Marc Ferro, qui a écrit un ouvrage emblématique intitulé Cinéma et Histoire, a énormément travaillé sur la Première et la Seconde guerre mondiale, sur l'Union Soviétique, sur le Monde Arabe et sur la Colonisation. Il apparaît dans HH, Hitler à Hollywood. Comme presque tous les acteurs du film, il y joue son propre rôle et donne quelques précisions sur l'inquiétant personnage que fut McBridge, sénateur et lobbyman à la solde des studios. Ferro y explique aussi qu'Hitler a toujours eu conscience de l'importance du cinéma et que les nazis estimaient que, plus que les livres, les films constituaient le meilleur instrument de propagande pour le pouvoir en place.
Dans HH, Hitler à Hollywood, Marc Ferro affirme qu'Hitler s'est suicidé car il craignait d'être capturé par les Soviétiques. Il n'a pas supporté l'idée qu'il serait amené à Moscou, enchaîné, pour y être livré en pâture aux huées de la foule.
Maria de Medeiros donne son point de vue sur le cinéma américain, dont les rouages sont vivement dénoncés dans le film HH: "Il y a de tout aux Etats-Unis. Le pire comme le meilleur. Il y a des films à gros moyens que symbolise Hollywood, mais il y a également de magnifiques films indépendants qui se montent sur le courage incroyable de metteurs en scène. Ces jeunes cinéastes s'endettent et endettent leurs proches pour arriver à faire leur film. (...) C'est terrible d'en arriver là pour se donner les moyens d'exercer son talent ou d'assouvir sa passion".
Frédéric Sojcher affirme aimer de nombreux films hollywoodiens mais plus encore les films issus du cinéma américain indépendant. Lorsqu'il s'exprime là-dessus, c'est pour expliquer que "le cinéma indépendant, par son existence, stimule l'innovation et l'inventivité des studios. Grâce à ces deux composantes, le cinéma américain est le meilleur du monde". Sojcher précise en outre que s'ils avaient les mêmes moyens économiques et les mêmes dispositions pour assurer le marketing et la diffusion, les cinémas européens en seraient valorisés de façon considérable: "Il ne s'agit pas d'être anti-américain, mais de ne pas accepter que le cinéma américain soit le seul à dominer le monde".
Maria de Medeiros explique que le système européen permet de recevoir des aides des différents Etats pour réaliser des films, contrairement aux Etats-Unis. L'actrice affirme être très attachée à ce concept européen, et insiste sur le fait que "les états doivent soutenir la culture quelle qu'elle soit, sans intervenir dans son contenu. Une démocratie forte a besoin d'une culture forte. N'oublions pas que la culture est un puissant ambassadeur de son pays".

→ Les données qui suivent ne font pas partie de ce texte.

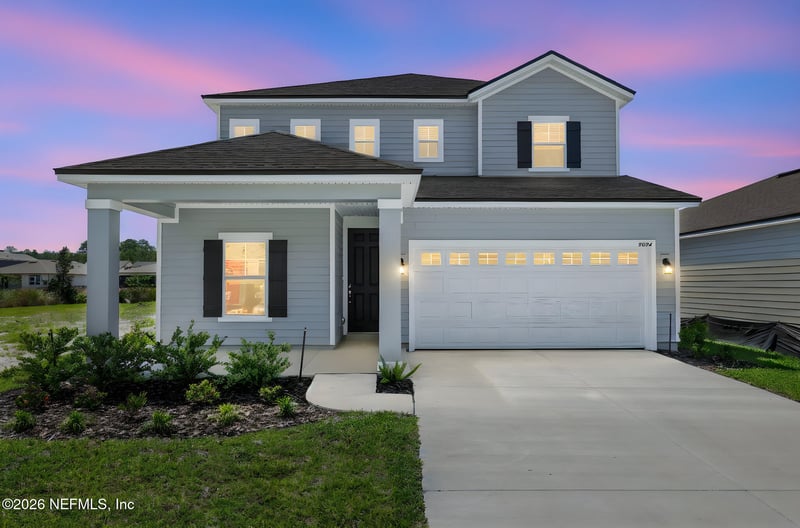 3624 Zydeco Loop, Green Cove Springs, FL 32043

En 1993 sont passés de nouveaux accords, ceux du GATT, qui incluent la libéralisation massive des services. Ces protocoles menacent directement le domaine du cinéma et de l'audiovisuel. Il faut savoir qu'aux Etats-Unis, il n'existe aucune aide nationale pour le cinéma, contrairement en Europe.

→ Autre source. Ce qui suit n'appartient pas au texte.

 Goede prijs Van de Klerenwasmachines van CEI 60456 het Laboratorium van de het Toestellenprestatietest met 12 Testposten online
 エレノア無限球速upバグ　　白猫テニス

Les professionnels et les politiciens français ont inventé le principe d'exception culturelle pour le cinéma et l'audiovisuel. Ils considèrent que ce domaine n'est pas à considérer comme un quelconque service et que son envergure culturelle permet de faire véhiculer l'identité et les valeurs d'un pays. Le Centre National de Cinématographie propose une avance sur recette qui permet de financer la réalisation de nombreuses œuvres.
Il existe en Europe un système de quota qui garantit la circulation et la diffusion des films et produits audiovisuels dans chaque pays de l'Union Européenne. Sans ces quotas, toute une partie de la production cinématographique et audiovisuelle en Europe disparaîtrait.